Dancing frenziedly around some vertical totem to repetitive rhythms is a primal human instinct, whether it is the cannibalistic Ogzobi tribe and their fertility god symbol or middle management and their office Christmas tree. Personally I prefer the music at the Ogzobi festivities, but that's just my opinion. Their fire-water is also vastly superior to our case of Stella Artois and bargain bin Pinot Noir, although when it comes to party finger-food I draw the line at Ogzobian petit-fours (apparently they discard the thumbs along with most of the elbow meat).

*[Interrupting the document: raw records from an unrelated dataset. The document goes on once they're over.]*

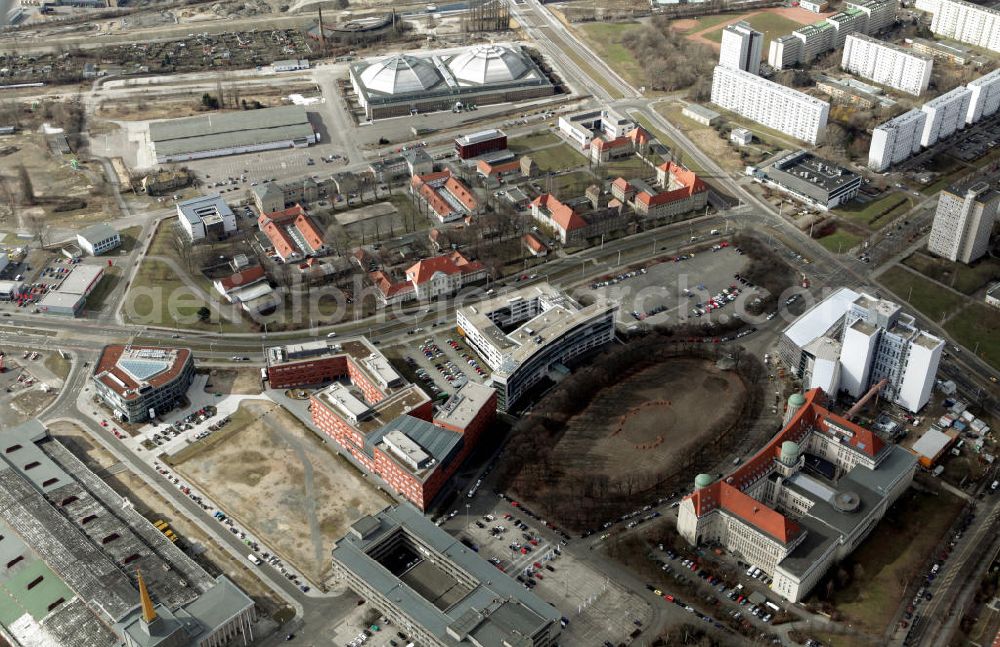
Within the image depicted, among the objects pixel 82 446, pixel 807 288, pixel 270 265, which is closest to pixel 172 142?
pixel 270 265

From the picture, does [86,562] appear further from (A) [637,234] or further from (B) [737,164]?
(B) [737,164]

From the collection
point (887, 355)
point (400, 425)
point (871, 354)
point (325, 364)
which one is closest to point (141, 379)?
point (325, 364)

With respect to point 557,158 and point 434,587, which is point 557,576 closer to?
point 434,587

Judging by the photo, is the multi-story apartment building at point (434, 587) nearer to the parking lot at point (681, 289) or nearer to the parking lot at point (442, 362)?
the parking lot at point (442, 362)

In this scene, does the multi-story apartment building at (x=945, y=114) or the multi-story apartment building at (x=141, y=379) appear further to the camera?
the multi-story apartment building at (x=945, y=114)

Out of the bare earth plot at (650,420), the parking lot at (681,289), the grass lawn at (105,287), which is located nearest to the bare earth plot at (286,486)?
the bare earth plot at (650,420)

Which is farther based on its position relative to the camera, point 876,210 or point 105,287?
point 876,210
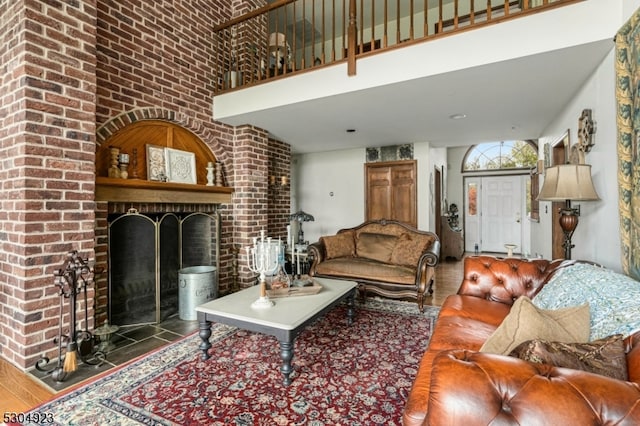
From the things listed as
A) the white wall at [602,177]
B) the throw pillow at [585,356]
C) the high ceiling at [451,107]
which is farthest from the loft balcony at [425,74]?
the throw pillow at [585,356]

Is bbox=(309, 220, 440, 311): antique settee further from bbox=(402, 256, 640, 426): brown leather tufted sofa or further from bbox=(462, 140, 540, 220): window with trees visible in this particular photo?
bbox=(462, 140, 540, 220): window with trees visible

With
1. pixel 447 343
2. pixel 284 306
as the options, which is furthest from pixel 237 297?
pixel 447 343

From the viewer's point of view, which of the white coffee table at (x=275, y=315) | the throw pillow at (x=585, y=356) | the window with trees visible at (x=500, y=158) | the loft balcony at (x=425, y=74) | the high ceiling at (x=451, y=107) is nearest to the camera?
the throw pillow at (x=585, y=356)

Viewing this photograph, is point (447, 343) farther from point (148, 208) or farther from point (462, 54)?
point (148, 208)

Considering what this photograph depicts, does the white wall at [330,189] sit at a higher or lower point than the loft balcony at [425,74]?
lower

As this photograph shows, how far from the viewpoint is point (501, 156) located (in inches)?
313

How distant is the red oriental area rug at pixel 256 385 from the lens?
1.67 m

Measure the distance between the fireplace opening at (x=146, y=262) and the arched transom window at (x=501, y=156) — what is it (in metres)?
7.35

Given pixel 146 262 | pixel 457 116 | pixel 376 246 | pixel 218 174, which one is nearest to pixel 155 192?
pixel 146 262

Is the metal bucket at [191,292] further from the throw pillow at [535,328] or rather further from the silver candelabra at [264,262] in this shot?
the throw pillow at [535,328]

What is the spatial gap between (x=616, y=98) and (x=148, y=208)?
3.88 meters

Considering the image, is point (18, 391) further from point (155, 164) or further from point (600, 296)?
point (600, 296)

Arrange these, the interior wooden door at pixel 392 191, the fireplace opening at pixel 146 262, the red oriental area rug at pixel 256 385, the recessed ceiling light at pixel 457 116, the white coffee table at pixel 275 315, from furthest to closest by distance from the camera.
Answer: the interior wooden door at pixel 392 191 → the recessed ceiling light at pixel 457 116 → the fireplace opening at pixel 146 262 → the white coffee table at pixel 275 315 → the red oriental area rug at pixel 256 385

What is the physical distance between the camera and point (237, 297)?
2498mm
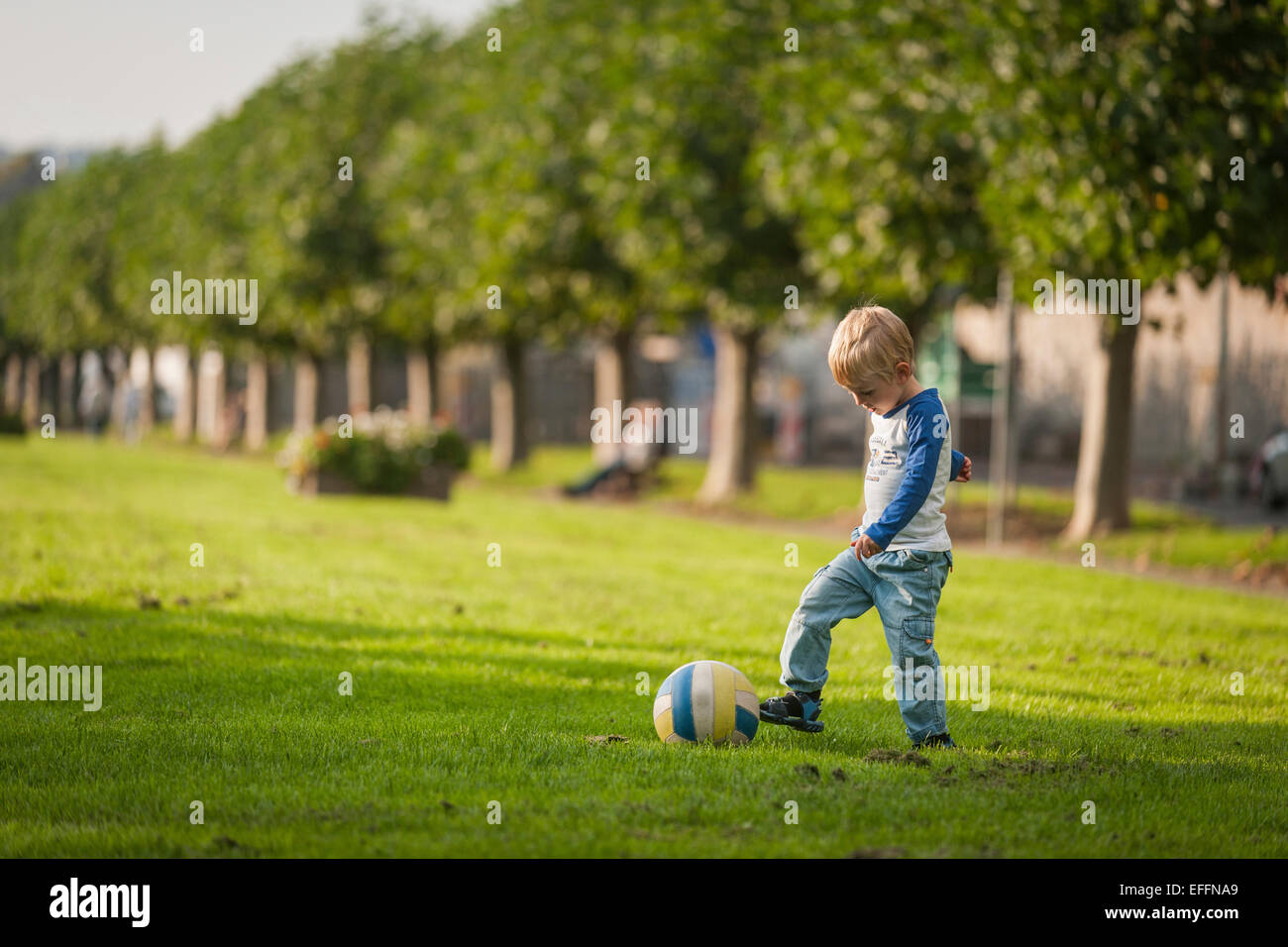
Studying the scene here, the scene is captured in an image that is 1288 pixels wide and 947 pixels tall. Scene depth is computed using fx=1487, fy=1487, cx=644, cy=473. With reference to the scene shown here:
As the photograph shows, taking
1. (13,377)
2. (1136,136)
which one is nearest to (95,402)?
(1136,136)

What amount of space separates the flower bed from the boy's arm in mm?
17812

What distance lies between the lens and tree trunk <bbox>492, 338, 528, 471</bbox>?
33188 millimetres

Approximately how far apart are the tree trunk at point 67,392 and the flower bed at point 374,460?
50117 mm

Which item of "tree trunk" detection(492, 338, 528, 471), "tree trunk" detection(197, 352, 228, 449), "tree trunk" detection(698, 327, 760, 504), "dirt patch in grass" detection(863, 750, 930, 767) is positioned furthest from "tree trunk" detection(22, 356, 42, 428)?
"dirt patch in grass" detection(863, 750, 930, 767)

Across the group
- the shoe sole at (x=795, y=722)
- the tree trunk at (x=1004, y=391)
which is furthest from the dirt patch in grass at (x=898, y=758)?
the tree trunk at (x=1004, y=391)

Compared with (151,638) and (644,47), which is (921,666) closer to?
(151,638)

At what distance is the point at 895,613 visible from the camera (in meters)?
6.42

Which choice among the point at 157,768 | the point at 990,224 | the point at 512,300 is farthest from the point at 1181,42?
the point at 512,300

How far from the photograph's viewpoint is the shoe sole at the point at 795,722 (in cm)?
655

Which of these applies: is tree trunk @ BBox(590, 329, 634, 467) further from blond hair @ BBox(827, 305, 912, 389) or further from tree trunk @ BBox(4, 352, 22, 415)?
tree trunk @ BBox(4, 352, 22, 415)

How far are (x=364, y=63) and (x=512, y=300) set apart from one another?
12.7 metres

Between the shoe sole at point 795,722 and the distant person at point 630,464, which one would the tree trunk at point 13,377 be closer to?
the distant person at point 630,464

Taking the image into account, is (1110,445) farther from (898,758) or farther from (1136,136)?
(898,758)

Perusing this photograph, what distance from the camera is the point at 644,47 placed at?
23.4 meters
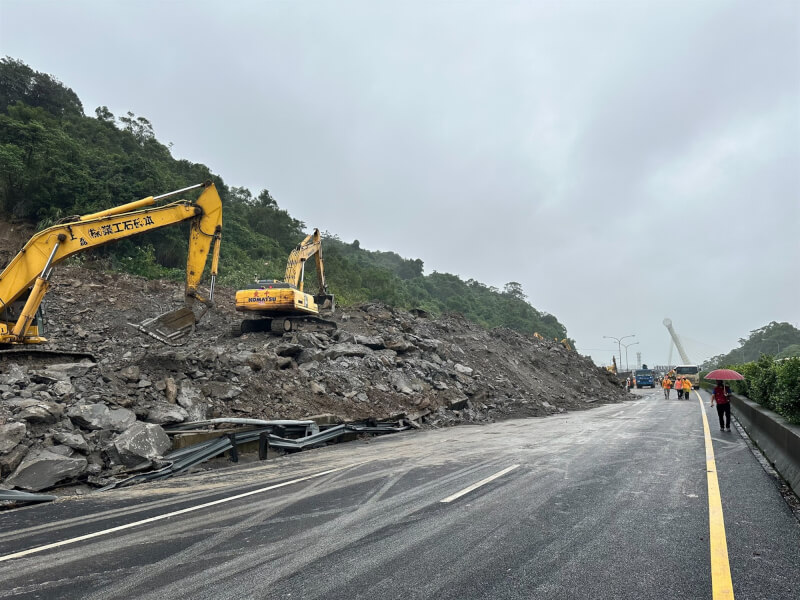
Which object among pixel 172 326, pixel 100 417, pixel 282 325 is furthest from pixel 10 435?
pixel 282 325

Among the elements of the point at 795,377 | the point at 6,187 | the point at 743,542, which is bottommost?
the point at 743,542

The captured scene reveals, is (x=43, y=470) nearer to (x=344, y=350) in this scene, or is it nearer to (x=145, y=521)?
(x=145, y=521)

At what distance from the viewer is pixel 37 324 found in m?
13.5

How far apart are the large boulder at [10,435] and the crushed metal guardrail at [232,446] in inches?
66.5

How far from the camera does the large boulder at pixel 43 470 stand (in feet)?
26.8

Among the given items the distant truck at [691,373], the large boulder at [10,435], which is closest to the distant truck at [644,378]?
the distant truck at [691,373]

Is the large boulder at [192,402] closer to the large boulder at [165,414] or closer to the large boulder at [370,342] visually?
the large boulder at [165,414]

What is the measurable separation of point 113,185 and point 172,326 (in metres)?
26.2

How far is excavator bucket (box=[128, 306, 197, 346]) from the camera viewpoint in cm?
1623

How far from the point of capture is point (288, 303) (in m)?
19.8

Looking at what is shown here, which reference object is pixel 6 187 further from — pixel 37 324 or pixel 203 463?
pixel 203 463

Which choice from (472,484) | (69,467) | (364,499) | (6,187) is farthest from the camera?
(6,187)

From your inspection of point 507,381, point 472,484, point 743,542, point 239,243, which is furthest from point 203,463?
point 239,243

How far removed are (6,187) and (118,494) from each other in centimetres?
3656
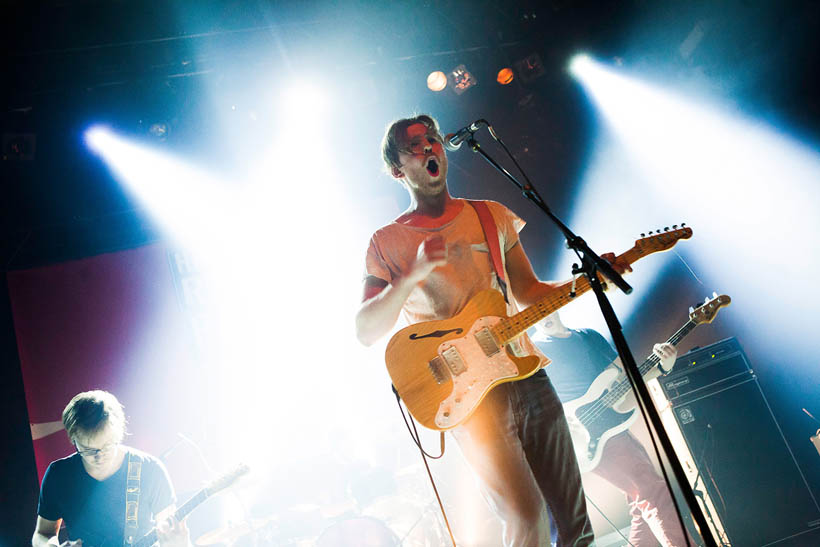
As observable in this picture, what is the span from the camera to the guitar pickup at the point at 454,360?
2.27 metres

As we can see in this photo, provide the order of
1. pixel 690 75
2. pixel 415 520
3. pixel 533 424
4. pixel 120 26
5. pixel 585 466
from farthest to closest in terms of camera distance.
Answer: pixel 690 75
pixel 120 26
pixel 415 520
pixel 585 466
pixel 533 424

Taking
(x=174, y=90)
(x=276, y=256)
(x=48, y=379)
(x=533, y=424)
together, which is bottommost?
(x=533, y=424)

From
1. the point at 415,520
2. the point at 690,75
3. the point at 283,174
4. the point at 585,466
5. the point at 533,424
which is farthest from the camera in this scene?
the point at 283,174

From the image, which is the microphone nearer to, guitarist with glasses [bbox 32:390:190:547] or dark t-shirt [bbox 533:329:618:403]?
dark t-shirt [bbox 533:329:618:403]

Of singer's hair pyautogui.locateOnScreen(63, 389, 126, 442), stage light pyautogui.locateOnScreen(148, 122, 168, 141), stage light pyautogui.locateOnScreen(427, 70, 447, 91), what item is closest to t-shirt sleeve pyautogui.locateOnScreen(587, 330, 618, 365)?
stage light pyautogui.locateOnScreen(427, 70, 447, 91)

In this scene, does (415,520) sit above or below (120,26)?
below

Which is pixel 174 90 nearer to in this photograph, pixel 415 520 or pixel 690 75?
pixel 415 520

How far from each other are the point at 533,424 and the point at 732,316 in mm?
3772

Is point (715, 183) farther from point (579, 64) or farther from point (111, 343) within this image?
point (111, 343)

Still, however awful the prospect may be, you must wear the mask of jollity and join the merry throng in decorated conference room or torch-lit jungle clearing; become trapped into a tedious discussion about fax paper protocol with that idiot from sales, or a dreary symposium on spear-sharpening with the headhunter from the hut next door; pretend that you really like the seasonally scented candle from your Secret Santa, even if it actually smells like a reindeer stable after feeding time, which it undoubtedly will, or grudgingly agree that the Chief can have the extra eyeball, which you know damn well that he'll snatch up anyway.
Such is human nature and its proclivities at group gatherings. The uncivilized gatecrash the uncivilized, whether it is the Ogzobi tribe and their ancestor-disrespecting outcasts or middle management and its greasy lounge lizards. Ah yes, company revelry: the flesh is always willing but the spirit is forever weak.